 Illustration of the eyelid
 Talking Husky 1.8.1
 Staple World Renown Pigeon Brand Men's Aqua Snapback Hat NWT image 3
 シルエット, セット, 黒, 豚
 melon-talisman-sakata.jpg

######

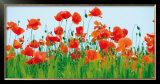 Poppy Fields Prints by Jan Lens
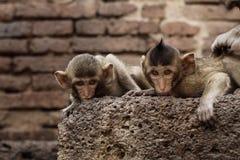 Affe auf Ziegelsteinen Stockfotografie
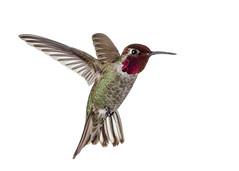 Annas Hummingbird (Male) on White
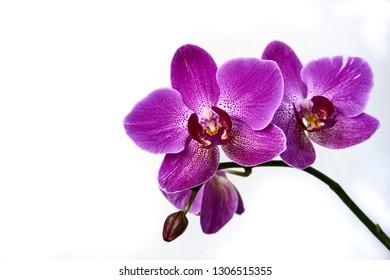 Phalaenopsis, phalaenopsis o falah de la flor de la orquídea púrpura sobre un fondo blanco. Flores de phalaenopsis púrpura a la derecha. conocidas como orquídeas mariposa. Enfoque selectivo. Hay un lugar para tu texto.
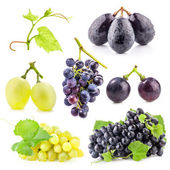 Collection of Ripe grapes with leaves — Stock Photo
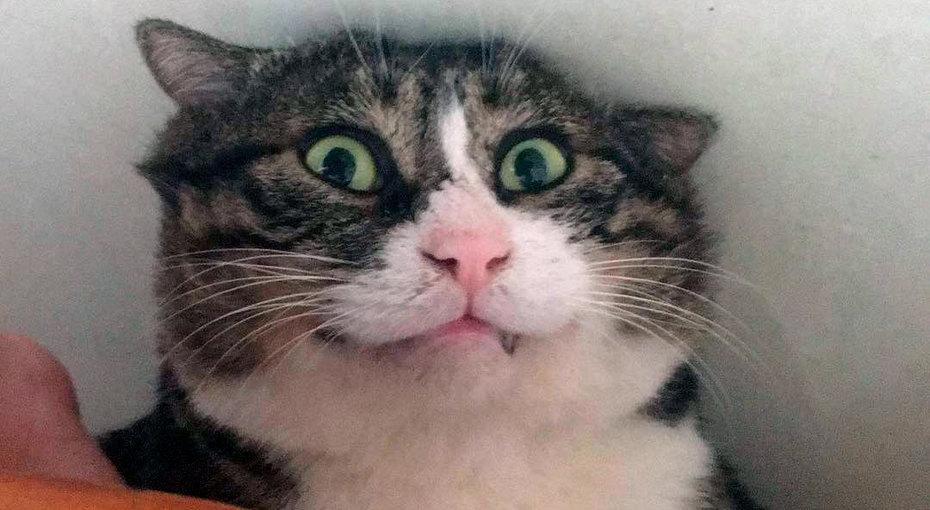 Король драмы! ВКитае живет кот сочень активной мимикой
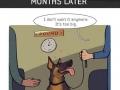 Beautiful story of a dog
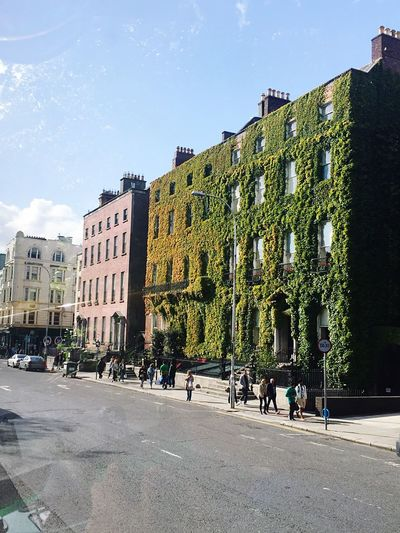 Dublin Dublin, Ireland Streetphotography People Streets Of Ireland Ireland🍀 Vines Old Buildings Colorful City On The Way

######

ASSIGNED TASK: Within the listing above, extract exactly the lines that run from the one containing "Annas Hummingbird (Male) on White" through the one containing "Dublin Dublin, Ireland", excluding any pictures.

ANSWER TO THE PROBLEM:
 Annas Hummingbird (Male) on White
 Phalaenopsis, phalaenopsis o falah de la flor de la orquídea púrpura sobre un fondo blanco. Flores de phalaenopsis púrpura a la derecha. conocidas como orquídeas mariposa. Enfoque selectivo. Hay un lugar para tu texto.
 Collection of Ripe grapes with leaves — Stock Photo
 Король драмы! ВКитае живет кот сочень активной мимикой
 Beautiful story of a dog
 Dublin Dublin, Ireland Streetphotography People Streets Of Ireland Ireland🍀 Vines Old Buildings Colorful City On The Way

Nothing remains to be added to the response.